# Introduction - Oracle Version 2

Notebook to load **bug reports**, **test cases** datasets and the **feature_matrixes** from the expert and volunteers responses given in the PyBossa applications, and create from them the **oracle** dataset. 

In this notebook we create a version of the oracle based on the results obtained from the empirical study made with volunteers and the PyBossa application. The relationship between bug reports and test cases is established through the firefox features shared between both artifacts.
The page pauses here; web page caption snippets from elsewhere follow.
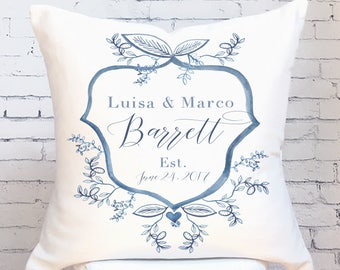 Wedding Gift Cotton Anniversary Gift Personalized Name and Date Wedding Crest Pillow Cover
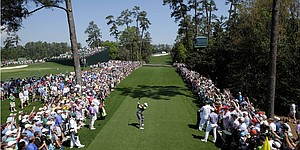 As 2015 Masters dawns, star power suggests thrilling weekend
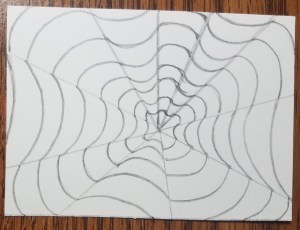How-to-Draw-Op-Art-Bullseye-Sections-Filled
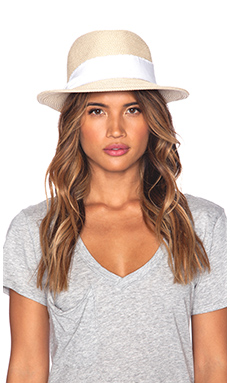 Hat Attack Fine Braid Fedora in White Twill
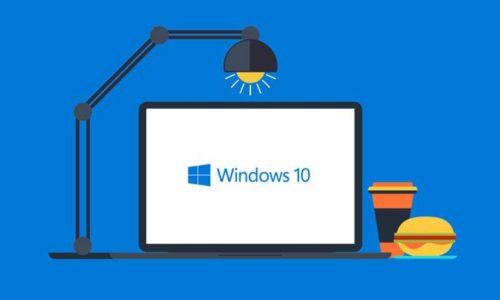 Libérer espace disque dur Windows 10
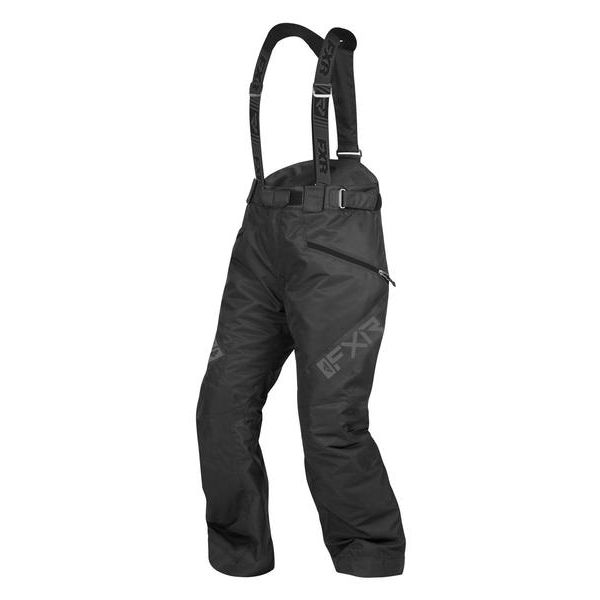 Pantaloni Snow - Dama FXR Pantaloni Snow Dama Insulated Fresh Black Ops 2021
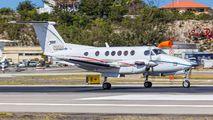 N87SA - MASA Assist Beechcraft 200 King Air aircraft
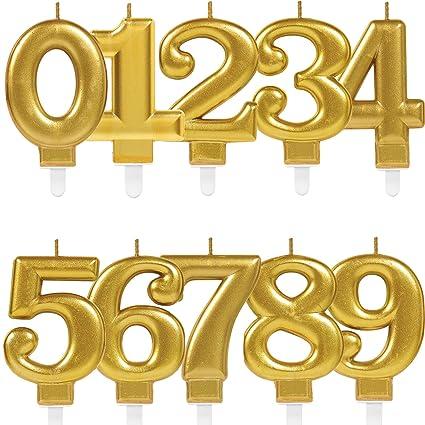 Ca Carpeta Zahlenkerze Zahl 4 In Gold Mit Steckfuß Deko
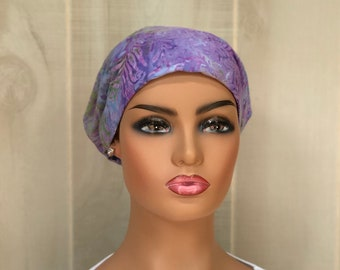 Head Scarf For Women With Hair Loss, Cancer Gifts, Chemo Headwear, Headwrap, Lavender Tie Dye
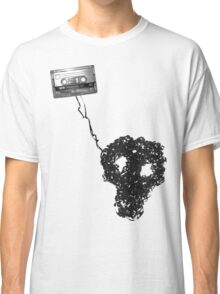 analogue is dead Classic T-Shirt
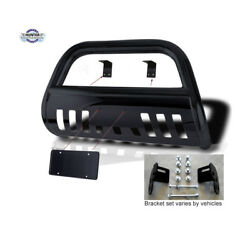 2001-2007 Mercury Mariner Hunter Classic Bumper Guard Push Bull Bar in Black
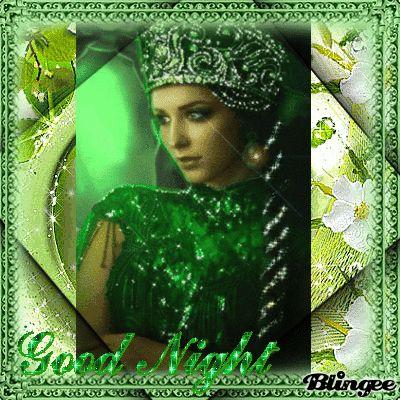 esplendoroso verde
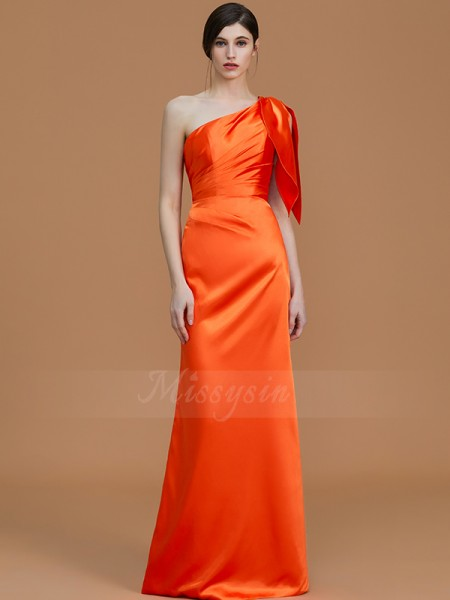 Trumpet/Mermaid Floor-Length One-Shoulder Sleeveless Ruched Satin Bridesmaid Dresses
Is expected that this oracle be more precise than the version created on the previous notebook (__oracle_v1__), once the trace links are created based on the existing relationship between the bug report and a given Firefox Feature.

# Load Libraries and Data

In [1]:
from mod_finder_util import mod_finder_util
mod_finder_util.add_modules_origin_search_path()

import pandas as pd
import numpy as np
from sklearn.externals.joblib import Parallel, delayed
from tqdm import tqdm

from modules.utils import aux_functions
from modules.utils import firefox_dataset_p2 as fd

In [2]:
testcases = fd.read_testcases_df()
bugreports = fd.read_bugreports_df()
features = fd.read_features_df()
expert_matrx = fd.read_expert_matrix_df()
volunteers_matrix = fd.read_volunteers_matrix_df()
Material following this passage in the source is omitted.